- DVD cover
- Directed by: David Hare
- Written by: David Hare
- Produced by: Rick McCallum
- Starring: Bridget Fonda Bruno Ganz Blair Brown
- Cinematography: Andrew Dunn
- Distributed by: Miramax Films
- Release date: 14 May 1989 (Cannes Film Festival);
- Running time: 100 minutes
- Country: United Kingdom
- Language: English
- Box office: $764,794

= Strapless =

1989 film

Strapless is a 1989 film written and directed by David Hare. The film starred Blair Brown, Bruno Ganz and Bridget Fonda.

==Plot summary==
An expatriate American doctor in London allows herself to lighten up when her freewheeling younger sister and a mysterious man enter her life. Her inhibitions released, the beautiful doctor learns that freedom has its own price.

==Cast==
- Blair Brown – Dr.

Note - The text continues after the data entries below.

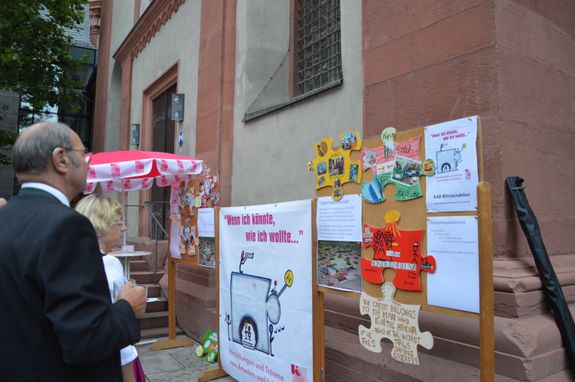 Kiliani-Tag der Handwerker und Arbeitnehmer am 10. Juli 2014 mit Weihbischof Ulrich Boom: Eine Ausstellung der Katholischen Arbeitnehmer-Bewegung (KAB) auf dem Kiliansplatz informierte über die Herausforderungen der modernen Arbeitswelt. Kiliani-Tag der Handwerker und Arbeitnehmer am 10. Juli 2014 mit Weihbischof Ulrich Boom: Eine Ausstellung der Katholischen Arbeitnehmer-Bewegung (KAB) auf dem Kiliansplatz informierte über die Herausforderungen der modernen Arbeitswelt.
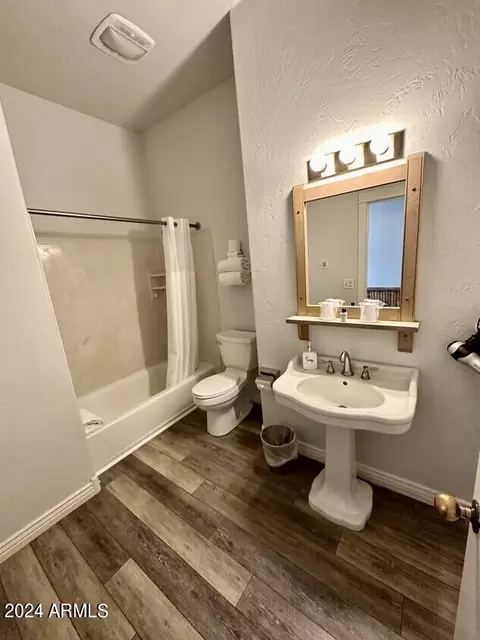 Bath - 1 Howell Ave, Bisbee, AZ 85603 photo 3 of 8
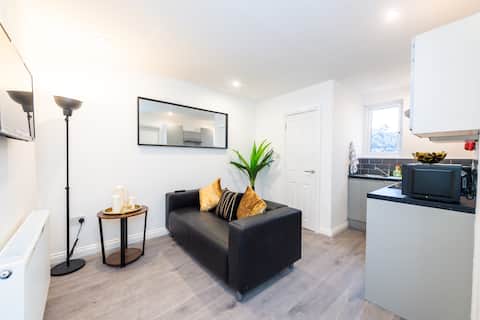 Top Airbnb: Pear Blossoms One Bedroom Apartment in Kensington And Fairfield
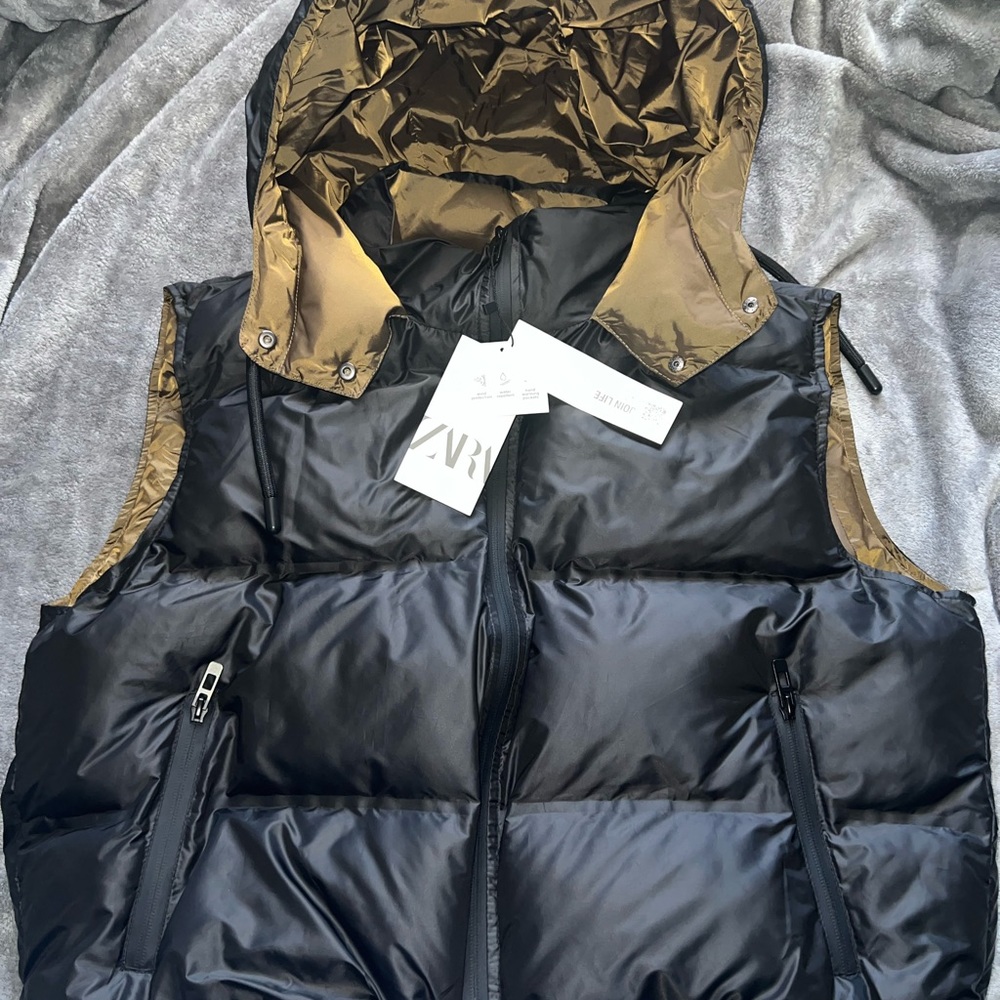 Zara black and olive vest brand new size large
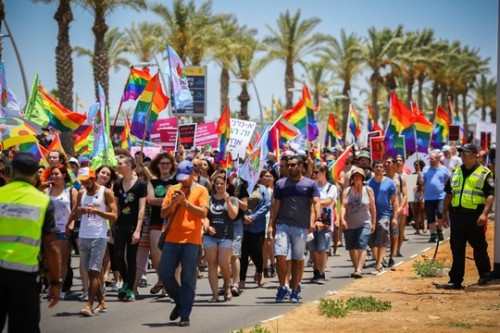 מצעד הגאווה באשדוד (פלאש90) מצעד הגאווה באשדוד (פלאש90)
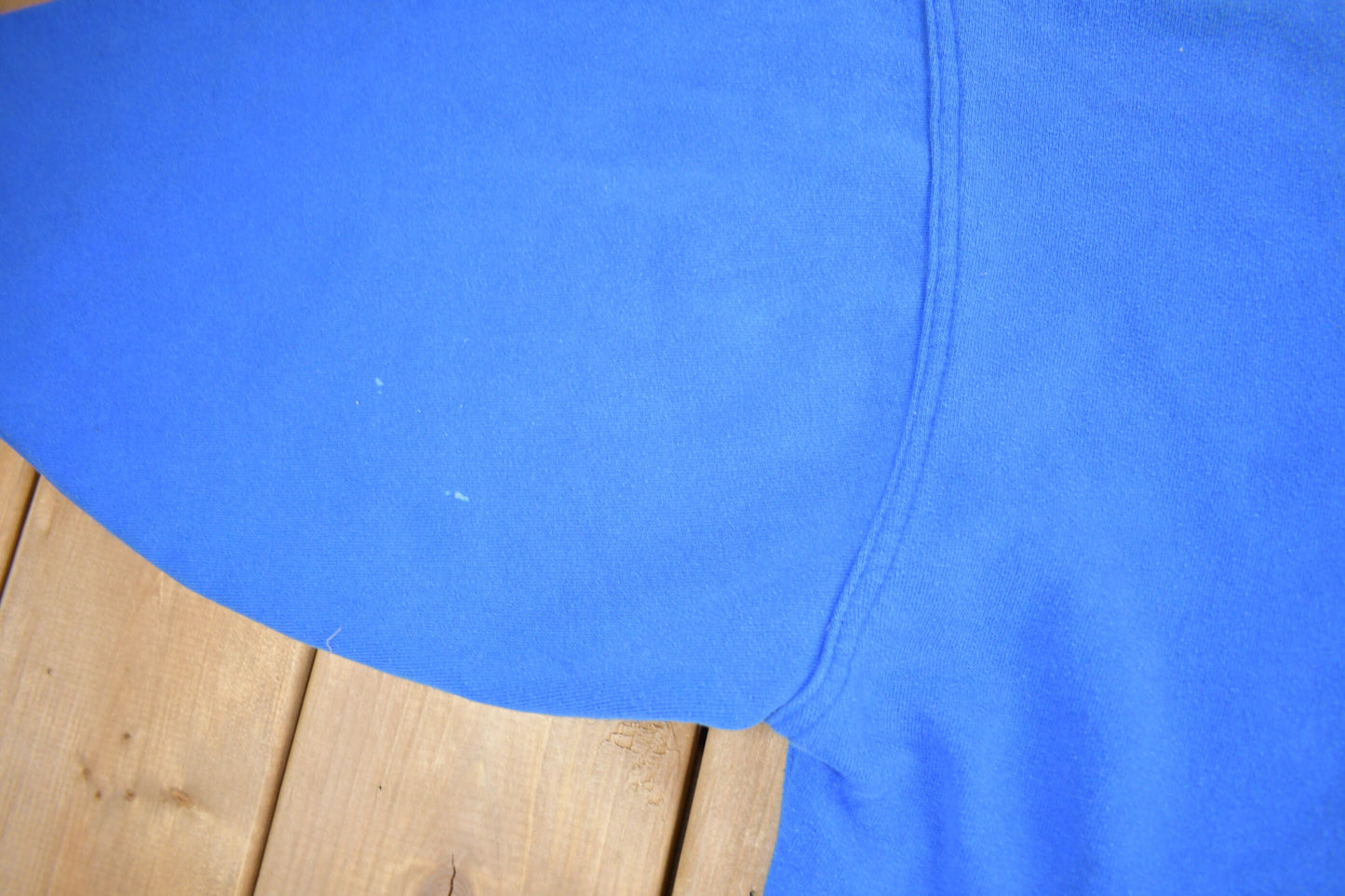 Vintage 1980s Blank Blue Crewneck Sweatshirt / 90s Crewneck / Made In Canada / Essential / Streetwear / 80s Blank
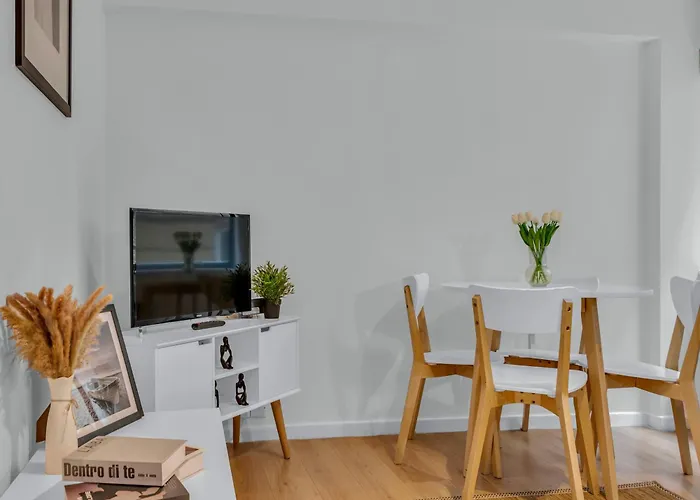 Mysquare Mansion House Apartment Queens Quay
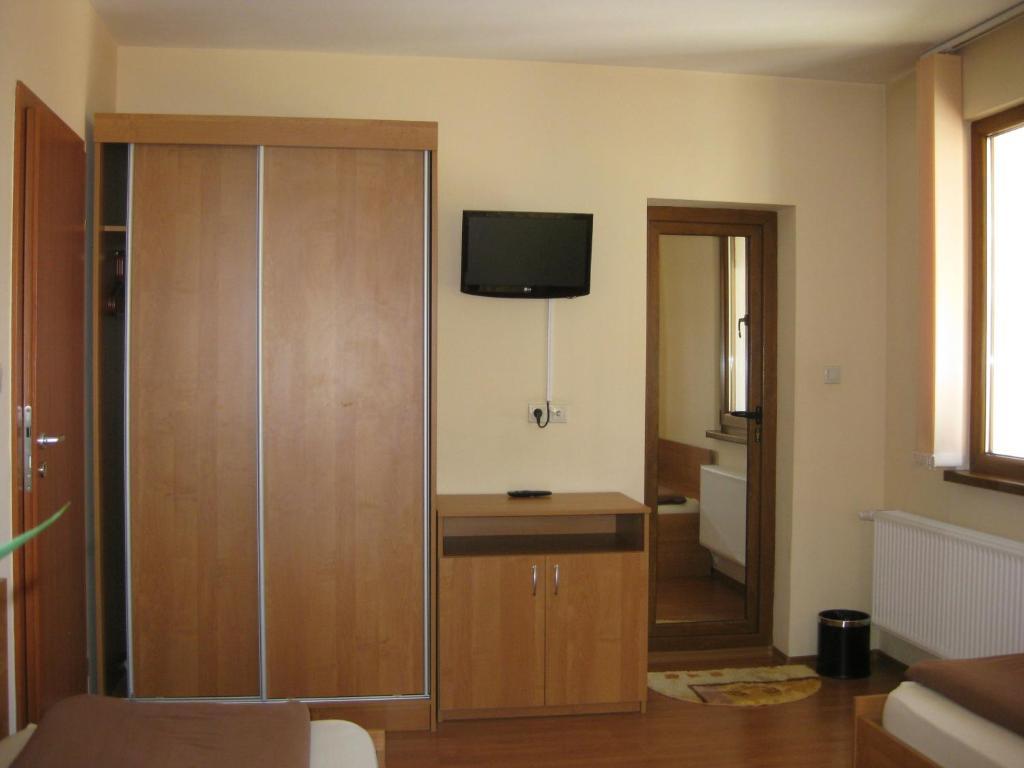 דבין Family Hotel Veronika מראה חיצוני תמונה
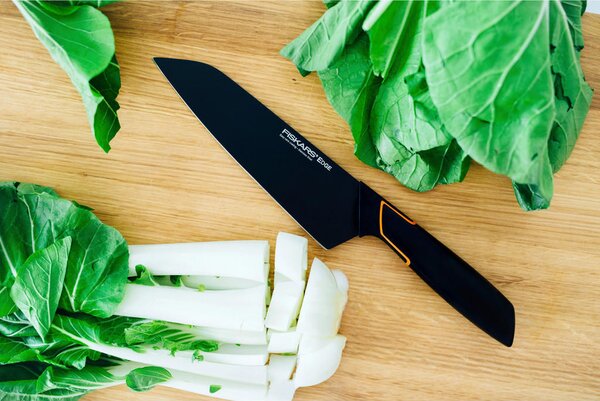NOŽ SANTOKU FISKARS EDGE 30 cm nerjaveče jeklo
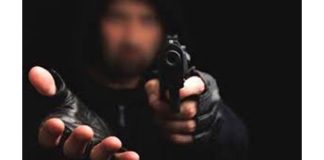 Islamabad (TNS) In the past 24 hours, five incidents of armed robbery at gunpoint were reported in various areas.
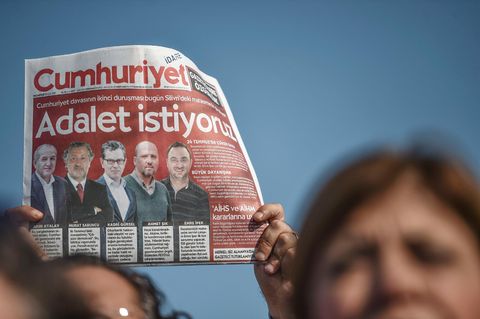 Türkei: "Cumhuriyet"-Mitarbeiter frei - falsche Beweise in Tausenden Fällen?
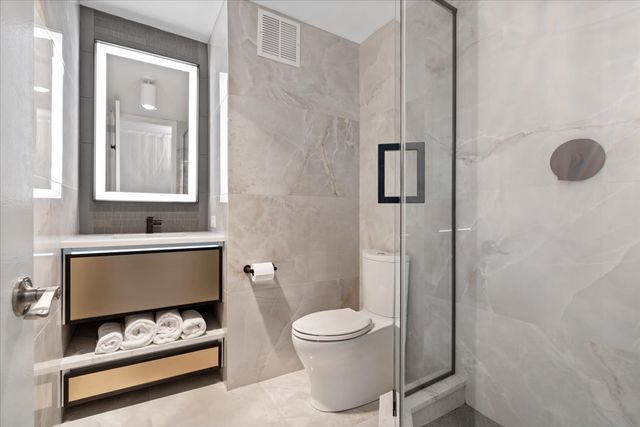 505 N Lake Shore Drive 4512, Chicago, IL 60611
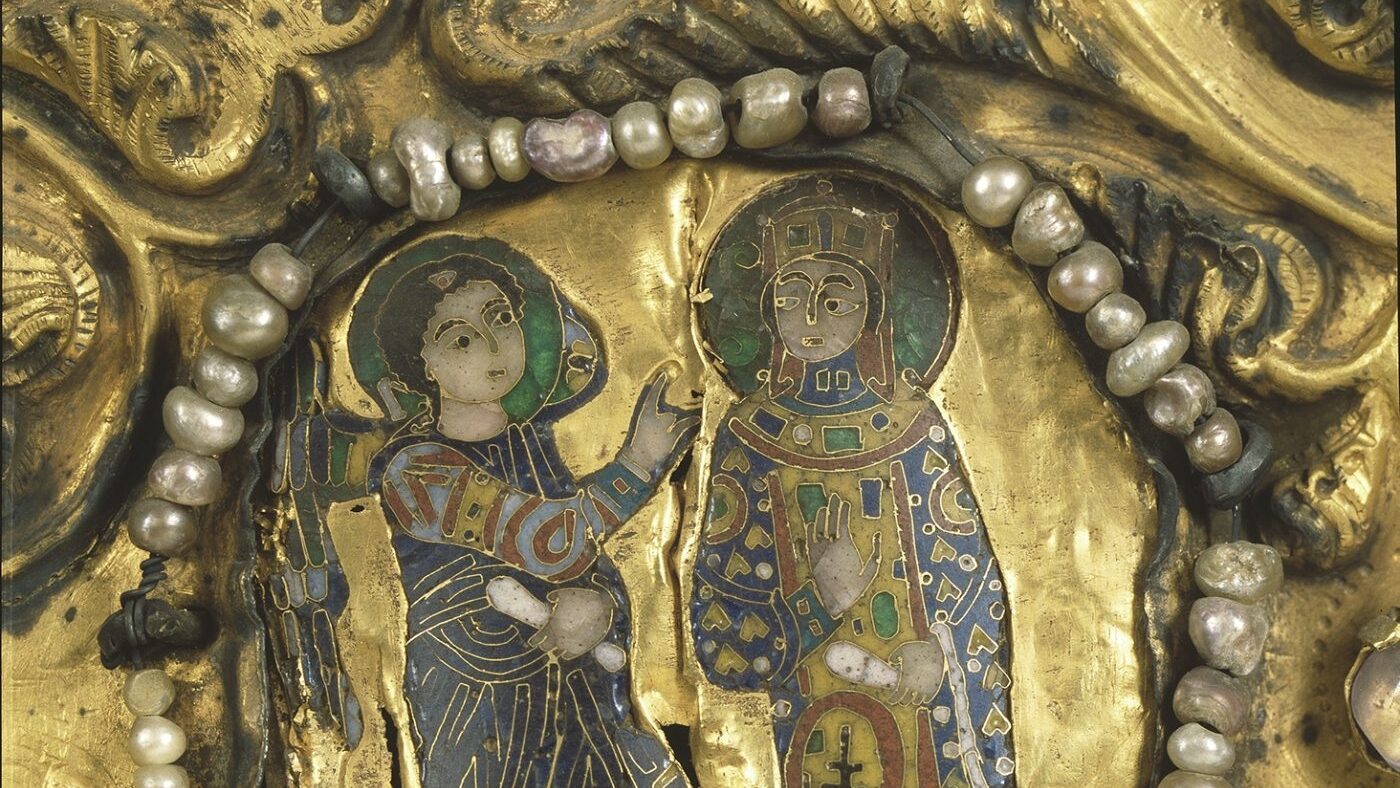 Figure 2. Empress and Angel, enamel medallion, ca 11th century, ca 5 cm × 4.4 cm, Kha-khuli Triptych, Byzantium or Georgia. © Georgian National Museum. Courtesy of the George Chubinashvili National Research Centre.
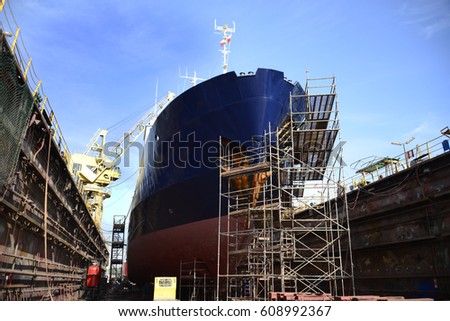 Ship repair Royalty-Free Stock Photo #608992367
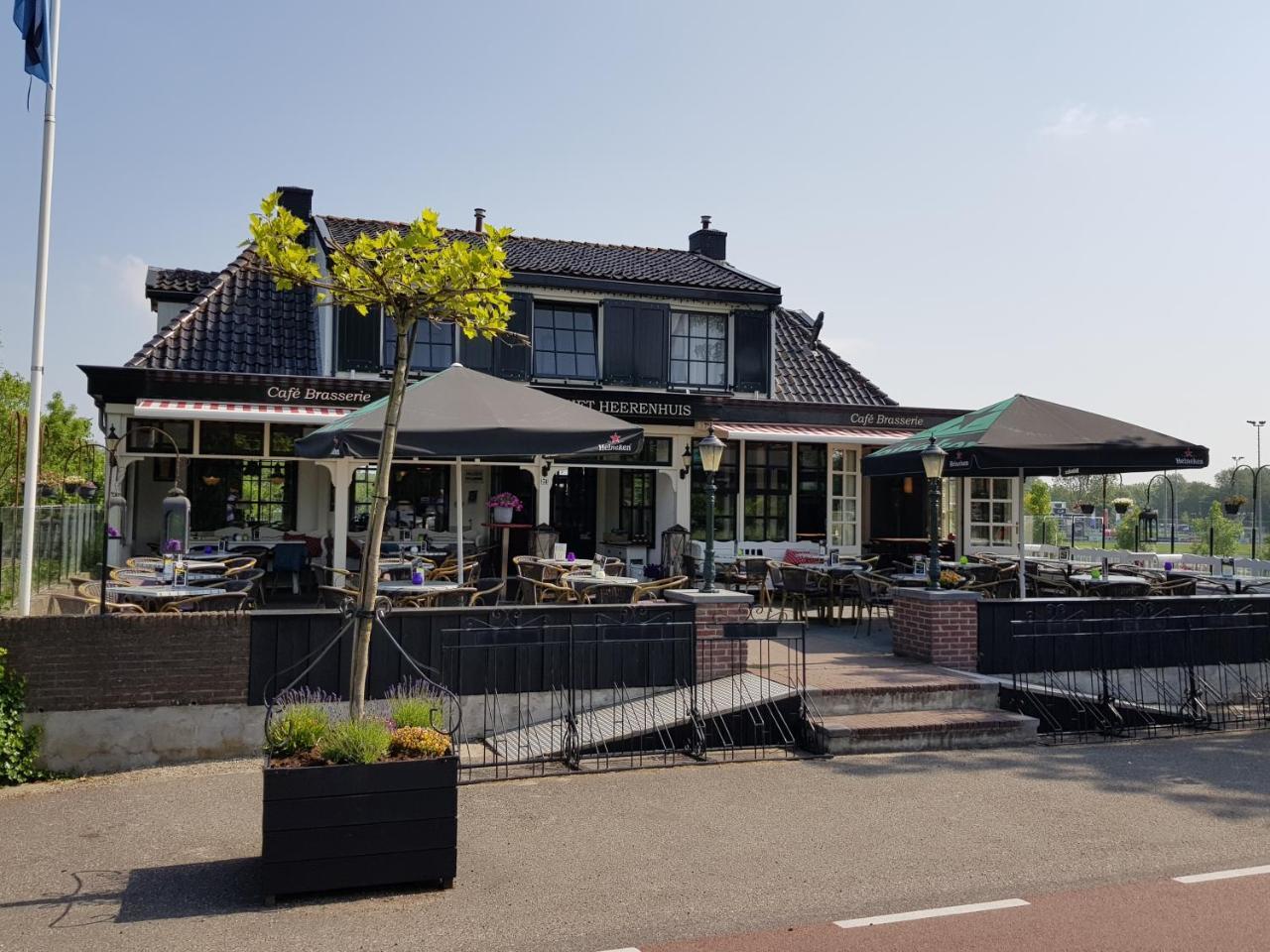 Café Brasserie Het Heerenhuis Het Kalf Esterno foto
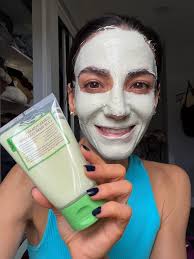 Compact and customizable travel-friendly makeup line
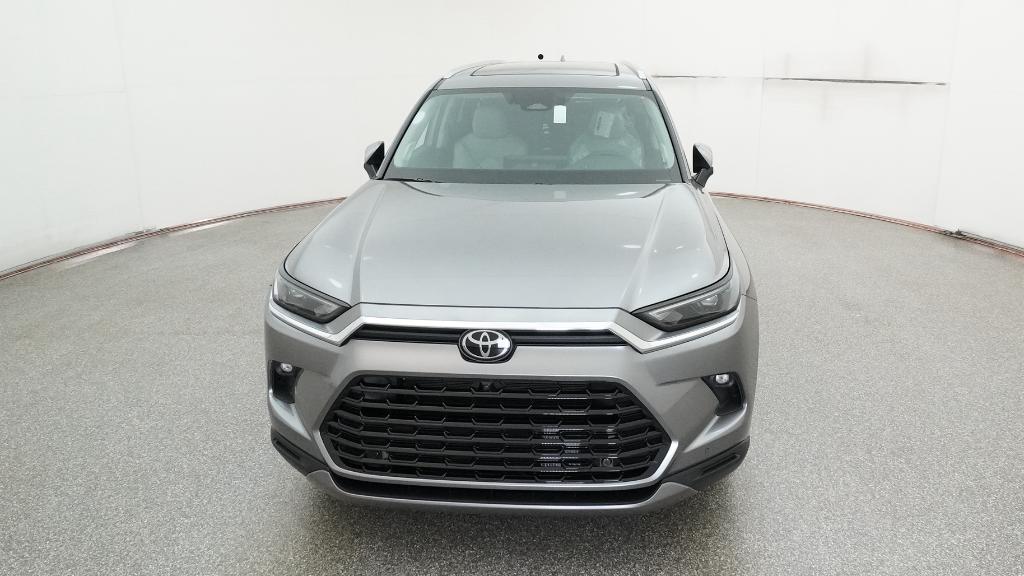 2026 Toyota Highlander Hybrid Limited photo 3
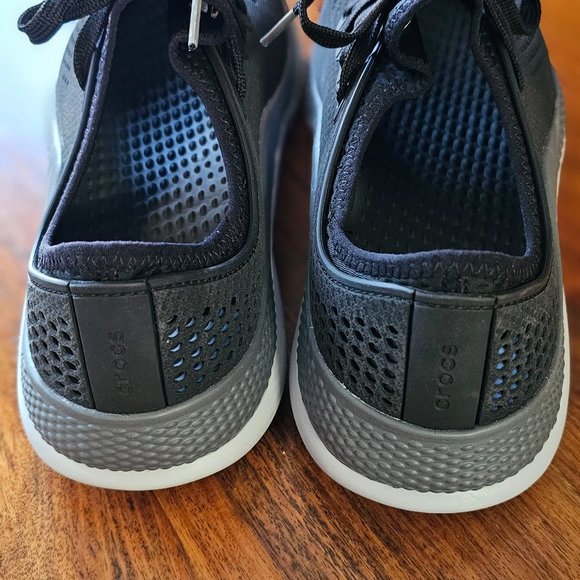 Crocs Lite Ride shoes. Size 12. New but no box - Picture 3 of 5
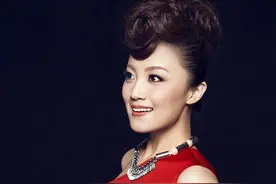 玖月奇迹夫妻合影，郎才女貌天造地设的一对，幸福满满让人羡慕图片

Lillian Hempel
- Bruno Ganz – Raymond Forbes
- Bridget Fonda – Amy Hempel
- Alan Howard – Mr. Cooper
- Michael Gough – Douglas Brodie
- Hugh Laurie – Colin
- Dana Gillespie – Julie Kovago
- Spencer Leigh – Hus
- Alexandra Pigg - Helen

==Release==
After the film's May 1990 U.S. theatrical release, it was released on videocassette in the United States by RCA/Columbia and in Canada by Cineplex Odeon. In 2000, the film was released on DVD by Anchor Bay. The DVD has since been discontinued.